Summer Reading: The Education of a Collector, or Jeff Dauber Explains Why Tech Bros Don’t Buy Art

As the editors of Daily Serving get ready to take their end-of-summer vacations, we find ourselves swapping reading lists—the articles we’ll dive into once have some uninterrupted time to catch up on what our colleagues have been writing. We’ve gotten so excited about what’s on our lists that we want to share them with our readers. Between now and Labor Day, Daily Serving will feature the efforts of our fellow chroniclers of art and culture as part of our Summer Reading series. Today we are pleased to bring you Glen Helfand’s essay on collector Jeff Dauber and the importance of art education.
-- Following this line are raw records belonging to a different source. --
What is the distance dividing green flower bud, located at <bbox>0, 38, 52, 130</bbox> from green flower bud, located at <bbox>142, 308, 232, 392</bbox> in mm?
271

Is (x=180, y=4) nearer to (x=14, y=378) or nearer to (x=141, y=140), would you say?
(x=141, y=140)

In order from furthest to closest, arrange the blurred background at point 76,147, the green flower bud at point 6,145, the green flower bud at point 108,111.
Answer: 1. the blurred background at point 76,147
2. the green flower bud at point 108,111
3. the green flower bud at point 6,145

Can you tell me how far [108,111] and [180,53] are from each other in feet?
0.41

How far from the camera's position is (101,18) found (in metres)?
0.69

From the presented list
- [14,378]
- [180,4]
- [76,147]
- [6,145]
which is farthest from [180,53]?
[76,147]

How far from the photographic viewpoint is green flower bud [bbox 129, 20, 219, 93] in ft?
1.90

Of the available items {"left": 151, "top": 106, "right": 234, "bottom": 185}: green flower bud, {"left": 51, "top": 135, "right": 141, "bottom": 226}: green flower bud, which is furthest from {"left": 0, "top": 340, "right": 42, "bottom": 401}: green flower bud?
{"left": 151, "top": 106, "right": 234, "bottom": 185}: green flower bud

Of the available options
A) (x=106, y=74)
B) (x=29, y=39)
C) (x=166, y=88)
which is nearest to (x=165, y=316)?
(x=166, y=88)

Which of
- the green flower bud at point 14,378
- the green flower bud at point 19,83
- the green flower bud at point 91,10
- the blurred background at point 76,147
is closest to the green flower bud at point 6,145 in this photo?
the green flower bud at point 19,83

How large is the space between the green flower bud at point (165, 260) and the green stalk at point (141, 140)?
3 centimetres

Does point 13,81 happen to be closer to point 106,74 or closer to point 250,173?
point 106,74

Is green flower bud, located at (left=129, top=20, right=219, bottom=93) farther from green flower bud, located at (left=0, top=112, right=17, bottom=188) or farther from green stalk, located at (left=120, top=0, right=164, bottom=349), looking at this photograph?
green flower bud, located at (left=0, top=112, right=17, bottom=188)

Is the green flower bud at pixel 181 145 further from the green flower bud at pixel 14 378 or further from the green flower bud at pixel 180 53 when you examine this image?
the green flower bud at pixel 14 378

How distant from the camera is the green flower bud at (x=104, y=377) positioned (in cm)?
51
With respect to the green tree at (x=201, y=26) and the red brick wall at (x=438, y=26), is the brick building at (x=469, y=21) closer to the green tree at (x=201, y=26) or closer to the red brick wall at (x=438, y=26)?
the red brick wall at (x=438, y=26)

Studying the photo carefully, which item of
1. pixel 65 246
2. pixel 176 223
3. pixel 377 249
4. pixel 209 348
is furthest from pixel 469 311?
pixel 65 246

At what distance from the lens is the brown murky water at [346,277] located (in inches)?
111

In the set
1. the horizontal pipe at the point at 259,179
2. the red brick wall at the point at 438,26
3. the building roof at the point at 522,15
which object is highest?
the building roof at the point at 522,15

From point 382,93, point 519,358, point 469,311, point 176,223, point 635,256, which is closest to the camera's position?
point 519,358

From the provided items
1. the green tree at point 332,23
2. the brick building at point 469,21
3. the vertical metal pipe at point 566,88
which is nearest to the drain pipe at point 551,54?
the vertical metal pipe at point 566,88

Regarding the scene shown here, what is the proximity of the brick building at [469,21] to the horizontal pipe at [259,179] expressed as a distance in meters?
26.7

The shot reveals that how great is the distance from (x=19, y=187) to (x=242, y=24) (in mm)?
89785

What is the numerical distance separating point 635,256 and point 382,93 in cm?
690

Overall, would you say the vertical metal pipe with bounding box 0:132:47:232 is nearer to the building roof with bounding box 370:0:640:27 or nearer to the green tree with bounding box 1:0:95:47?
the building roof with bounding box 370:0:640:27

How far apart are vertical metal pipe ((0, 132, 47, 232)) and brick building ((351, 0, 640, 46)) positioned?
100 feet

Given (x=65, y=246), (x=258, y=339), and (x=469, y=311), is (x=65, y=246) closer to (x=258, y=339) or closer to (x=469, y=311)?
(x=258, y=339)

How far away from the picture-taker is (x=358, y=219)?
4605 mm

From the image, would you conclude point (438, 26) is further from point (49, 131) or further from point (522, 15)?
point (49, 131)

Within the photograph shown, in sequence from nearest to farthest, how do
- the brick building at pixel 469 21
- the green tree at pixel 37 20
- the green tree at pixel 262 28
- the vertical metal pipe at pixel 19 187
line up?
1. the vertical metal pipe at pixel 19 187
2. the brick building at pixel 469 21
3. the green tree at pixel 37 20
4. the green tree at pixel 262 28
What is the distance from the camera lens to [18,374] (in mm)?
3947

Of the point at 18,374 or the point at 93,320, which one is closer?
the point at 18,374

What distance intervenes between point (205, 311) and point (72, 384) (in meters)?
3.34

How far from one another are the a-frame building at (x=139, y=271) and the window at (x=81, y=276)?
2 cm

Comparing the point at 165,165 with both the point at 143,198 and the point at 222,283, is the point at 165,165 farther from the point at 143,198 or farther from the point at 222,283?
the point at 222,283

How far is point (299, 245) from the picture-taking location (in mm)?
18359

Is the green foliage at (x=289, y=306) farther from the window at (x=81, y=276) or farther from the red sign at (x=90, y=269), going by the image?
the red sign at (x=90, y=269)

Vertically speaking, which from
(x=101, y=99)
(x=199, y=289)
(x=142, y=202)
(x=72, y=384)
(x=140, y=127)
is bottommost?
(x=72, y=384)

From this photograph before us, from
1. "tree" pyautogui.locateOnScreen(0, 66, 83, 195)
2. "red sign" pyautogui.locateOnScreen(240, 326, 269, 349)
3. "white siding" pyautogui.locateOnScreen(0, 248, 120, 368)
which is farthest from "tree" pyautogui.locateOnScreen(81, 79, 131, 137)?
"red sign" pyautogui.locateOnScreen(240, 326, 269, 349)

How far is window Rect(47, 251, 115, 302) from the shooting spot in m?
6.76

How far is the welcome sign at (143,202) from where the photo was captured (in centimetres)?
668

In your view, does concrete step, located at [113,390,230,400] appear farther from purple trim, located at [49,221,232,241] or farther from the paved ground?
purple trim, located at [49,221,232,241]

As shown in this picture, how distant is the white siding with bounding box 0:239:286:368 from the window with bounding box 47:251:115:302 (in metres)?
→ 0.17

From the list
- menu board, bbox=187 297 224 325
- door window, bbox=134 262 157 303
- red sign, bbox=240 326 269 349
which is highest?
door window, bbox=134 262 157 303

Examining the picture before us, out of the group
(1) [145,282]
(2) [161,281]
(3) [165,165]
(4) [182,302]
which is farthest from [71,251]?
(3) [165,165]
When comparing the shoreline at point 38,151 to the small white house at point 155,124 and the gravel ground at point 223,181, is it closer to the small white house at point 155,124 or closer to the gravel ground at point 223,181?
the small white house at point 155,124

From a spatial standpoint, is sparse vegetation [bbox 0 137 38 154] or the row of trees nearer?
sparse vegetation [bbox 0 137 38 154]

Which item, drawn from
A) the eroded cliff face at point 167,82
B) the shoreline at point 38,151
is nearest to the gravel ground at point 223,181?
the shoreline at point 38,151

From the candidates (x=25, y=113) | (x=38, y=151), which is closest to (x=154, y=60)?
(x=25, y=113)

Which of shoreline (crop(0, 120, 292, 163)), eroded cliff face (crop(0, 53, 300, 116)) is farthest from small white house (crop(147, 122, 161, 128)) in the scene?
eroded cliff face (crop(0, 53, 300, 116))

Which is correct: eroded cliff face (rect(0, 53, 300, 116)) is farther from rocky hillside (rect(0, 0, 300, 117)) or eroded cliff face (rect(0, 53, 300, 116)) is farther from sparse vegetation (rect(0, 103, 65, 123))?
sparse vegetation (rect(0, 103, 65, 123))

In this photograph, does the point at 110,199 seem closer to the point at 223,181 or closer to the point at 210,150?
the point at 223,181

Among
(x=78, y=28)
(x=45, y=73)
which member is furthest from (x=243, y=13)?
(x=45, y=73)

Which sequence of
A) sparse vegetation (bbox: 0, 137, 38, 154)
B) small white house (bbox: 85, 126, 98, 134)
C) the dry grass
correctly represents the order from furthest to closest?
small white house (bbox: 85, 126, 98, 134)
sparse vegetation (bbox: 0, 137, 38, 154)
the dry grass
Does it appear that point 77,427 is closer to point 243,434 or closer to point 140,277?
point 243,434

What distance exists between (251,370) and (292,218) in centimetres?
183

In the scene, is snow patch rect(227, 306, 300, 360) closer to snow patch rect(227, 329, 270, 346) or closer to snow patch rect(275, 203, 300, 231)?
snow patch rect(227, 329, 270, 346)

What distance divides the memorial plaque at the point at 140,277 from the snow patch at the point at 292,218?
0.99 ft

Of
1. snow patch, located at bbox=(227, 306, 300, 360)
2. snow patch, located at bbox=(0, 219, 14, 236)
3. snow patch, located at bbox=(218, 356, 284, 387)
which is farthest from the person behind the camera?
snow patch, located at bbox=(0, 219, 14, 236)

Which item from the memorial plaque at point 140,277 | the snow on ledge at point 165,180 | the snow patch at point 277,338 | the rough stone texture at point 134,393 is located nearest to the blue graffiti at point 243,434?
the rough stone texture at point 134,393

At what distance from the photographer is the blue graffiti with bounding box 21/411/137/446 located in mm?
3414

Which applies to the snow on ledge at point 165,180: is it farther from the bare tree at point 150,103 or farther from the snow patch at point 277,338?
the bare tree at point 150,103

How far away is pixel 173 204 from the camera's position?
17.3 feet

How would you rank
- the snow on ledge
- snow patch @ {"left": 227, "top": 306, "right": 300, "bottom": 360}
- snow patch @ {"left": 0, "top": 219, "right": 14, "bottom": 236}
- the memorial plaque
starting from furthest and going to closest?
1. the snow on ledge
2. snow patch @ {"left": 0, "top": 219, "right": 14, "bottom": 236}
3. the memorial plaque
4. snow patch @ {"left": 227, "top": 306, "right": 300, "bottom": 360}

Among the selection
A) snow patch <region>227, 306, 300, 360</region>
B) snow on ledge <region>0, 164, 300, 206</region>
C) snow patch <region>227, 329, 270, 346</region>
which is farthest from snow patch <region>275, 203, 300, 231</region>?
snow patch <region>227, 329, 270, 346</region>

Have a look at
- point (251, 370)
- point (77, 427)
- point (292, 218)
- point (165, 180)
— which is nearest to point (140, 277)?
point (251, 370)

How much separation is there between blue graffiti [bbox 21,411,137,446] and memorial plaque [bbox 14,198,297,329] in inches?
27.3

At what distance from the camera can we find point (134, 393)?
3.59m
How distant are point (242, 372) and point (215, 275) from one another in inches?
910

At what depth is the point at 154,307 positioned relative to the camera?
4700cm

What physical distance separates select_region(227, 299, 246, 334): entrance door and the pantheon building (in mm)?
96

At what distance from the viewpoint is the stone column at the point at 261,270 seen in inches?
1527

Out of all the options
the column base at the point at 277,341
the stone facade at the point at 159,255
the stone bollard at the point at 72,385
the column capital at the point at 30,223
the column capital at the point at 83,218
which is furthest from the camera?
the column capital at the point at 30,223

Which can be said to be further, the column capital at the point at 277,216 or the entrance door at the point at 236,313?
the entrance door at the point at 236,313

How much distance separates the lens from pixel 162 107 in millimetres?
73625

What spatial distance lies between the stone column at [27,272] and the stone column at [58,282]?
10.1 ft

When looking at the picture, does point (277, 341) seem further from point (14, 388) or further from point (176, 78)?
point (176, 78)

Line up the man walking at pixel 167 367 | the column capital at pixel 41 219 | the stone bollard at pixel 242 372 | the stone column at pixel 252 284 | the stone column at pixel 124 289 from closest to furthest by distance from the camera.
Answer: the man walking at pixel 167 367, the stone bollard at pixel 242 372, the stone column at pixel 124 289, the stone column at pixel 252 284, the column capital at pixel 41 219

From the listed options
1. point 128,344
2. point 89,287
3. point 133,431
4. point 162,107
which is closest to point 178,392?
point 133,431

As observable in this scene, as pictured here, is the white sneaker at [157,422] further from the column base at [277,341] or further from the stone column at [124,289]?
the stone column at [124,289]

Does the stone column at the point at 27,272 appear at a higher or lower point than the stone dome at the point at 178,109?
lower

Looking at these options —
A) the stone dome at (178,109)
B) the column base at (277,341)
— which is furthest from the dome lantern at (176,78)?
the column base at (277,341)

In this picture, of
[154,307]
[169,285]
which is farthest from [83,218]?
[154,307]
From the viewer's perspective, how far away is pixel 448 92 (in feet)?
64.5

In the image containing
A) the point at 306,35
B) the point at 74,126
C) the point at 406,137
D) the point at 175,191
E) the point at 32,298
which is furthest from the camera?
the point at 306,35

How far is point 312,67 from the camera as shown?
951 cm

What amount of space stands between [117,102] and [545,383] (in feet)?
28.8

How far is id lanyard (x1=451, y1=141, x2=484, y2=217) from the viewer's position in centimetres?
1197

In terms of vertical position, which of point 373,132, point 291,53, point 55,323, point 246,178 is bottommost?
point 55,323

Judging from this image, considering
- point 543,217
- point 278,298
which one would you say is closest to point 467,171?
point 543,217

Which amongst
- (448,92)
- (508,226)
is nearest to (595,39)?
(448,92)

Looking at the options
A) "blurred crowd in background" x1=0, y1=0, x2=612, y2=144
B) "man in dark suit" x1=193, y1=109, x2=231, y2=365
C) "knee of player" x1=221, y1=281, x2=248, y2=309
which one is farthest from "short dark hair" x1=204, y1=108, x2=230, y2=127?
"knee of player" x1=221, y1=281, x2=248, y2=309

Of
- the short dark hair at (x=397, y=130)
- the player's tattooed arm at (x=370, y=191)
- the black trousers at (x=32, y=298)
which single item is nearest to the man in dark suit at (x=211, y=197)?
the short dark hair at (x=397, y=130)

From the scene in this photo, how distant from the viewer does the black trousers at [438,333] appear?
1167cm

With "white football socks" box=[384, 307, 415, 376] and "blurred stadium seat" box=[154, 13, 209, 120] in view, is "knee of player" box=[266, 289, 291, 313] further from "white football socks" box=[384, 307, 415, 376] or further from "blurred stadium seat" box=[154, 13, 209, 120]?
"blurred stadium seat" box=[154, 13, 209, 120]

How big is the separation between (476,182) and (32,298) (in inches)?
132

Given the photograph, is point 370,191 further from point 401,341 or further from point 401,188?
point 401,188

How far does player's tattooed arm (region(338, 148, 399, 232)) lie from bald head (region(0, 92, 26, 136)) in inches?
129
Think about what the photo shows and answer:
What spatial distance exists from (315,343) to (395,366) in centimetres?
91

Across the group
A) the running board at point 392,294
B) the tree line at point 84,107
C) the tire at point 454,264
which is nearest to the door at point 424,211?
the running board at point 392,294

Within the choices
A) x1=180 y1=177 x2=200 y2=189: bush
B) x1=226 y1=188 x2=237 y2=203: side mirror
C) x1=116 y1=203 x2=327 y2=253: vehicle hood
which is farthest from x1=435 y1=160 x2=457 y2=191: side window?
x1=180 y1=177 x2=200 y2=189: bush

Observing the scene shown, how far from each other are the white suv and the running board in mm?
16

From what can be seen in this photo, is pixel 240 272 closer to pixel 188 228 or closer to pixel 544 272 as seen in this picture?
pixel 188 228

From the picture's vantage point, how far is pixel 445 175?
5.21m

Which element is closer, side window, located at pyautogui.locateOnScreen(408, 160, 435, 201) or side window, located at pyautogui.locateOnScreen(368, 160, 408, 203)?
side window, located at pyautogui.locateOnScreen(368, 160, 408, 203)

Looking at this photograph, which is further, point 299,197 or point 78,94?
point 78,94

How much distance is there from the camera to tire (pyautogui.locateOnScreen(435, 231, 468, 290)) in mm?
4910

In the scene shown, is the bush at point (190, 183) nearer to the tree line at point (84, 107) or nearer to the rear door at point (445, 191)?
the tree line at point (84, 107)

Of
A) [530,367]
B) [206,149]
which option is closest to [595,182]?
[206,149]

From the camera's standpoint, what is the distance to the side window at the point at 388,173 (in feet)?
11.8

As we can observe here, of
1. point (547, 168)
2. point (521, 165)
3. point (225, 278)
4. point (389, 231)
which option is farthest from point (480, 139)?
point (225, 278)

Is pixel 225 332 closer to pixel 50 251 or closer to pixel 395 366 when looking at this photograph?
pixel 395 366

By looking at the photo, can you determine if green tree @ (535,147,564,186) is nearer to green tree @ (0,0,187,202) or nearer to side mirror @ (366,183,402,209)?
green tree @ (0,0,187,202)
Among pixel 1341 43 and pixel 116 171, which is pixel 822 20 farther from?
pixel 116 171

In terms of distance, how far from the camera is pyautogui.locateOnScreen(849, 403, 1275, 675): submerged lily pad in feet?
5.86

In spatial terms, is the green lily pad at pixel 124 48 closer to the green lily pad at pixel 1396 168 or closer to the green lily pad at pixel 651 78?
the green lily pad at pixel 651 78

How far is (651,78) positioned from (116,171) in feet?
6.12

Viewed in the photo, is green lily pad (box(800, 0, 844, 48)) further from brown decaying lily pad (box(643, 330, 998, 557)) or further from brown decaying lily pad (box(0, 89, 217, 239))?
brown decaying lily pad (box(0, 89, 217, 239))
Dauber notes, “I know someone who has three massive homes, a private jet, multiple cars, about a hundred horses—and not one single piece of art. And he could go out and buy any damn thing he wants—with the change he finds in his dryer. He didn’t grow up around art. He wasn’t exposed.” This article was originally published on August 18, 2014, on our sister site Art Practical. Enjoy!

David Hevel. Jay Z Killed the Pussycat, 2006; mixed media. Courtesy of Jeffrey Dauber.

David Hevel. Jay Z Killed the Pussycat, 2006; mixed media. Courtesy of Jeffrey Dauber.

Jeff Dauber is a brash, outspoken, and abundantly tattooed collector who also happens to work in tech. He’s been deeply engaged in both sectors for over twenty years and immersed in art since childhood. By trade, he is an electrical engineer who has long worked in Silicon Valley. He manages large production teams, a well-paying position in a flush field. During his career, he’s worked for more than one major company in the South Bay, as he does currently, though when I interviewed him about his collecting practice, his one stipulation was that his current employer remain unstated. It’s corporate policy, he says, and we’re here to talk about his private collection, not one that represents his industry. Collecting art, however, is difficult to separate from the factors that make it possible. More on that later.

I had seen Dauber’s collection before, back in 2006 when I wrote about the renovation of his Potrero Hill home by architect Thom Faulders, who created a stylized, futuristic ceiling because Dauber put a premium on wall space for his art. I recall paintings by Travis Somerville and Chester Arnold, and outlandish, grotesquely oversized fake flower and taxidermy arrangements by David Hevel. In the ensuing eight years, Dauber’s collection has matured and expanded, and he’s moved into a second home around the corner (also spiffed up by Faulders) where he lives with his art. He keeps the original house to display and store his collection; it’s cheaper, he admits, than keeping it in a professional storage facility.